有効性の結果:有効性に対する服薬タイミングの影響(服薬タイミングによるサブグループ解析)

■排便までの時間別の患者の割合
4週間投与試験、52週間投与試験についての服薬タイミングサブグループ(朝食前投与・夕食前投与)別にみた、グーフィス®投与から排便までの時間別の患者の割合は下図のような結果であった。
Nakajima A, et al.: SAGE Open Med 2025; 13: 1-13

有効性の結果:グーフィス®投与後の排便までの時間

グーフィス®投与から排便までの平均時間は約6時間であり、80%以上の患者が、グーフィス®投与後24時間以内に排便した。
Nakajima A, et al.: SAGE Open Med 2025; 13: 1-13より作図

有効性の結果:52週間の治療期間における、グーフィス®投与から直近の排便までの時間についての級内相関係数(ICC)
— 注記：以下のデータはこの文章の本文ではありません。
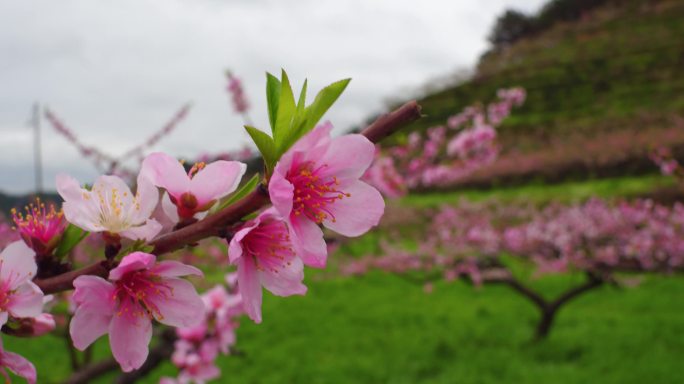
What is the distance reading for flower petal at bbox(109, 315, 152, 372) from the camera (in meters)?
0.59

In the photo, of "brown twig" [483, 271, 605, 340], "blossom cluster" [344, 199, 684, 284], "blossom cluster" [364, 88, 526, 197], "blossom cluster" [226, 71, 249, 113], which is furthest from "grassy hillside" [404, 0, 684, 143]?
"blossom cluster" [226, 71, 249, 113]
2週時から52週時までの6回すべての観察時点を用いた、排便までの時間に関するICCは0.88を超え、概して、個々の患者において、排便は一貫した時間に起きることが示された。
ICC[1,k]は、k個の異なる観察時点について、モデル1に基づいて算出された。
Nakajima A, et al.: SAGE Open Med 2025; 13: 1-13
ICC(Intraclass correlation coefficient)とは級内相関係数と呼ばれるもので、複数回測定した際の測定値の一致度を示す信頼性の指標である。
ICCには検者内信頼性と検者間信頼性がある。検者内信頼性とは、同一の検者が複数回測定した際の測定値の一致度を、検者間信頼性とは複数の検者が複数回測定した際の一致度をそれぞれ示す。上のデータは検者内信頼性を示したもので、例えばICC[1,3]であれば、同一の検者が、(この場合同一の患者についての)排便までの時間を2週時、4週時、12週時の計3回測定した際のICCについての274例の平均値が示されている。ICCは1に近いほど信頼性が高く、0.8以上であれば一致度は良好と判断できる。

監修者コメント

本調査では、日常診療下のグーフィス®の安全性と有効性を評価した。その結果、ADR発現率は、4週間投与試験6.35%、52週間投与試験5.40%、有効性については、4週間投与試験、52週間投与試験ともに週当たりの排便回数がグーフィス®投与後に増加したなどの結果が得られた。また、グーフィス®投与後の排便までの時間は平均約6時間であり、ICC(級内相関係数)に基づく検討から、排便がほぼ一貫した時間で起きていたと考えられる。
本調査の結果を踏まえ、冒頭でも紹介した、計画排便のためのより積極的な介入として、グーフィス®を用いて排便時間を予測できる治療が行えれば、患者のアドヒアランスや医師の負担軽減の観点からも有効ではないかと考える。以下にグーフィス®を用いた計画排便の実践例を示す。

■グーフィス®を用いた計画排便の実施例
まず、患者が1日のうちで確実に、落ち着いてトイレに行ける時間を聴取し、決まった時間帯にトイレに行くことを習慣づける。たとえば、それが日中の11~14時であるとすれば、グーフィス®服用後に6時間程度で自発排便が発現することがある程度わかっている患者の場合、グーフィス®を6~7時頃の食前に服用し、11~14時に排便することを計画できる。
患者が1日のうちで、確実に、落ち着いてトイレに行ける時間を聴取し、決まった時間にトイレに行くことを習慣づけるようにする。
トイレに行ける時間の6時間前にグーフィス®を服用する。
監修:中島 淳先生
●紹介した実施例は一部を紹介したもので、全ての症例が同様の結果を示すわけではありません。
グーフィス®の服用により計画的な排便が期待され、それが排便習慣として日常生活にルーティン化して位置付けられれば、慢性便秘症患者のQOL向上に資するところが大きいのではないかと思われる。